■ What needs to be done: Put each line of the data below into a JSON list of strings, one string per line, with blank lines left out.

================

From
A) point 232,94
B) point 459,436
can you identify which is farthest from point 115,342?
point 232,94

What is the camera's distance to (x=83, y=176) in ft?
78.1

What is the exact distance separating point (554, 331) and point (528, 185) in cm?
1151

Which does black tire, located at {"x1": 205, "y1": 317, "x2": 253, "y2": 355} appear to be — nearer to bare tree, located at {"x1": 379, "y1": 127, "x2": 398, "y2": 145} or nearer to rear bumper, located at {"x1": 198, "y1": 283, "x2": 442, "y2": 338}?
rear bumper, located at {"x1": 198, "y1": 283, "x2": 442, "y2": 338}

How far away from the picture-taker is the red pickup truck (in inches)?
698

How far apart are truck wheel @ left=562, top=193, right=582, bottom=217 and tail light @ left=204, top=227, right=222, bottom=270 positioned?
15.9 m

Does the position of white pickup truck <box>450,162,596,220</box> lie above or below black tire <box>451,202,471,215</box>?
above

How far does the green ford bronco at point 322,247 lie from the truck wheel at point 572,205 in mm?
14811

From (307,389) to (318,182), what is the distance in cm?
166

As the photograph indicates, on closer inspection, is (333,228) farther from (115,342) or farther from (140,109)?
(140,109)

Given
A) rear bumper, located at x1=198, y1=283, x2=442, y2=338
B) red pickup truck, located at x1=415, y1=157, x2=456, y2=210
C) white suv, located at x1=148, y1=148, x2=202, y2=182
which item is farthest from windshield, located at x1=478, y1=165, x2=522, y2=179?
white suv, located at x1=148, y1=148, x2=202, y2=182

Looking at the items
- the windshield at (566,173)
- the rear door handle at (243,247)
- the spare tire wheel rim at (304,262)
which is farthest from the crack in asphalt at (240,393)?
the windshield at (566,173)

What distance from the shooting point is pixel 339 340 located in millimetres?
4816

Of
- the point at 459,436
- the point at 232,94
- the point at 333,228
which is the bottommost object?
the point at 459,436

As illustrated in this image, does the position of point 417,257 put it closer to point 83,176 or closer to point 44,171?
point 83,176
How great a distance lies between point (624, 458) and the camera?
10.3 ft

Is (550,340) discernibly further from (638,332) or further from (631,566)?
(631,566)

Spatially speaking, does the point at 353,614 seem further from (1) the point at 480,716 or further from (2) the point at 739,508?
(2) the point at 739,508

================

■ Task solution:
[
  "From",
  "A) point 232,94",
  "B) point 459,436",
  "can you identify which is farthest from point 115,342?",
  "point 232,94",
  "What is the camera's distance to (x=83, y=176) in ft?",
  "78.1",
  "What is the exact distance separating point (554, 331) and point (528, 185) in cm?",
  "1151",
  "Which does black tire, located at {\"x1\": 205, \"y1\": 317, \"x2\": 253, \"y2\": 355} appear to be — nearer to bare tree, located at {\"x1\": 379, \"y1\": 127, \"x2\": 398, \"y2\": 145} or nearer to rear bumper, located at {\"x1\": 198, \"y1\": 283, \"x2\": 442, \"y2\": 338}?",
  "rear bumper, located at {\"x1\": 198, \"y1\": 283, \"x2\": 442, \"y2\": 338}",
  "How far away from the picture-taker is the red pickup truck (in inches)?",
  "698",
  "How far apart are truck wheel @ left=562, top=193, right=582, bottom=217 and tail light @ left=204, top=227, right=222, bottom=270 positioned?",
  "15.9 m",
  "Does the position of white pickup truck <box>450,162,596,220</box> lie above or below black tire <box>451,202,471,215</box>?",
  "above",
  "How far does the green ford bronco at point 322,247 lie from the truck wheel at point 572,205 in mm?",
  "14811",
  "From (307,389) to (318,182), what is the distance in cm?",
  "166",
  "As the photograph indicates, on closer inspection, is (333,228) farther from (115,342) or farther from (140,109)?",
  "(140,109)",
  "Given",
  "A) rear bumper, located at x1=198, y1=283, x2=442, y2=338",
  "B) red pickup truck, located at x1=415, y1=157, x2=456, y2=210",
  "C) white suv, located at x1=148, y1=148, x2=202, y2=182",
  "which item is farthest from windshield, located at x1=478, y1=165, x2=522, y2=179?",
  "white suv, located at x1=148, y1=148, x2=202, y2=182",
  "Looking at the items",
  "- the windshield at (566,173)",
  "- the rear door handle at (243,247)",
  "- the spare tire wheel rim at (304,262)",
  "which is farthest from the crack in asphalt at (240,393)?",
  "the windshield at (566,173)",
  "What distance from the shooting point is pixel 339 340 located in millimetres?",
  "4816",
  "Of",
  "- the point at 459,436",
  "- the point at 232,94",
  "- the point at 333,228",
  "which is the bottommost object?",
  "the point at 459,436",
  "As illustrated in this image, does the position of point 417,257 put it closer to point 83,176 or closer to point 44,171?",
  "point 83,176",
  "How great a distance lies between point (624, 458) and the camera?",
  "10.3 ft",
  "Is (550,340) discernibly further from (638,332) or further from (631,566)?",
  "(631,566)",
  "Spatially speaking, does the point at 353,614 seem further from (1) the point at 480,716 or further from (2) the point at 739,508?",
  "(2) the point at 739,508"
]